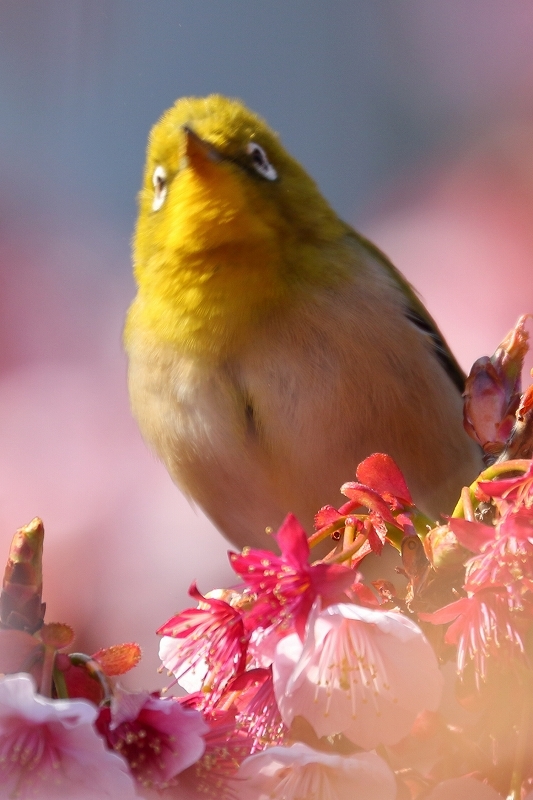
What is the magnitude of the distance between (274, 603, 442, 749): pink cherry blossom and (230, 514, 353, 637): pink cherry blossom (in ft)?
0.03

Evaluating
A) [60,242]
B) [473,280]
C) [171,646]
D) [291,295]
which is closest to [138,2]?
[60,242]

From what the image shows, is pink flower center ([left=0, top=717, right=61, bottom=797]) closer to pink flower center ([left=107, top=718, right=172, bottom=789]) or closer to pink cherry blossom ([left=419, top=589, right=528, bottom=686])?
pink flower center ([left=107, top=718, right=172, bottom=789])

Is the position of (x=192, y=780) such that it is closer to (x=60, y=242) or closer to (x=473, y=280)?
(x=473, y=280)

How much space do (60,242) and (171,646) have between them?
1.28 metres

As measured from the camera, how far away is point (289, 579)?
443mm

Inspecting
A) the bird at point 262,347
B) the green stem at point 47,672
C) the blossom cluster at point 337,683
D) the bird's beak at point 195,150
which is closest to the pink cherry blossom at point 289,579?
the blossom cluster at point 337,683

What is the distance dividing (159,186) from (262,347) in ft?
1.02

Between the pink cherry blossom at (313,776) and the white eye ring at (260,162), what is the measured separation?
92cm

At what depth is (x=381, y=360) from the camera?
3.80 feet

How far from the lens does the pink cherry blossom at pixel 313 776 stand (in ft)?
1.36

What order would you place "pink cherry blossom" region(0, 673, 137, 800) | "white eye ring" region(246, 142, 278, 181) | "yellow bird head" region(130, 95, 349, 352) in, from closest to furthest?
"pink cherry blossom" region(0, 673, 137, 800) → "yellow bird head" region(130, 95, 349, 352) → "white eye ring" region(246, 142, 278, 181)

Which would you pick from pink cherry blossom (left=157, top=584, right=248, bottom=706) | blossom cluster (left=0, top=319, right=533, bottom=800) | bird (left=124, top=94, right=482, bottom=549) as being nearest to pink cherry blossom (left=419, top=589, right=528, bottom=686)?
blossom cluster (left=0, top=319, right=533, bottom=800)

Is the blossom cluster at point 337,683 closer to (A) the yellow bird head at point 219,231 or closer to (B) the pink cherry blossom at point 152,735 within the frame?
(B) the pink cherry blossom at point 152,735

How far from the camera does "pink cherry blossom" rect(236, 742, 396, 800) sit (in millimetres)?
════
Without the pictures, reproduce every line of the records above exactly.

> [Task result]:
What is the magnitude of the distance between (274, 603, 442, 749): pink cherry blossom and (230, 514, 353, 637): pink cherry blossom (in ft)?
0.03

Evaluating
A) [60,242]
B) [473,280]
C) [171,646]
D) [291,295]
which is closest to [138,2]?
[60,242]

From what the image shows, is pink flower center ([left=0, top=717, right=61, bottom=797]) closer to pink flower center ([left=107, top=718, right=172, bottom=789]) or closer to pink cherry blossom ([left=419, top=589, right=528, bottom=686])?
pink flower center ([left=107, top=718, right=172, bottom=789])

Is the position of (x=192, y=780) such that it is closer to (x=60, y=242) or closer to (x=473, y=280)?
(x=473, y=280)

How much space do (60,242) and (171,646) have between them?
1.28 metres

As measured from the camera, how far away is point (289, 579)?
443mm

Inspecting
A) the bird at point 262,347
B) the green stem at point 47,672
C) the blossom cluster at point 337,683
D) the bird's beak at point 195,150
which is closest to the pink cherry blossom at point 289,579?
the blossom cluster at point 337,683

What is the distance dividing (159,186) from (262,347) in ft?
1.02

Between the pink cherry blossom at (313,776) and the white eye ring at (260,162), what is the measured separation?
92cm

At what depth is (x=381, y=360) from the camera?
3.80 feet

How far from the lens does the pink cherry blossom at pixel 313 776 stand (in ft)?
1.36

What order would you place "pink cherry blossom" region(0, 673, 137, 800) | "white eye ring" region(246, 142, 278, 181) | "yellow bird head" region(130, 95, 349, 352) in, from closest to furthest?
"pink cherry blossom" region(0, 673, 137, 800) → "yellow bird head" region(130, 95, 349, 352) → "white eye ring" region(246, 142, 278, 181)

Which would you pick from pink cherry blossom (left=157, top=584, right=248, bottom=706) | blossom cluster (left=0, top=319, right=533, bottom=800) | bird (left=124, top=94, right=482, bottom=549) as being nearest to pink cherry blossom (left=419, top=589, right=528, bottom=686)?
blossom cluster (left=0, top=319, right=533, bottom=800)

Is the blossom cluster at point 337,683 closer to (A) the yellow bird head at point 219,231 or closer to (B) the pink cherry blossom at point 152,735 within the frame?
(B) the pink cherry blossom at point 152,735

How far from the camera does "pink cherry blossom" rect(236, 742, 396, 800) sit (in millimetres)?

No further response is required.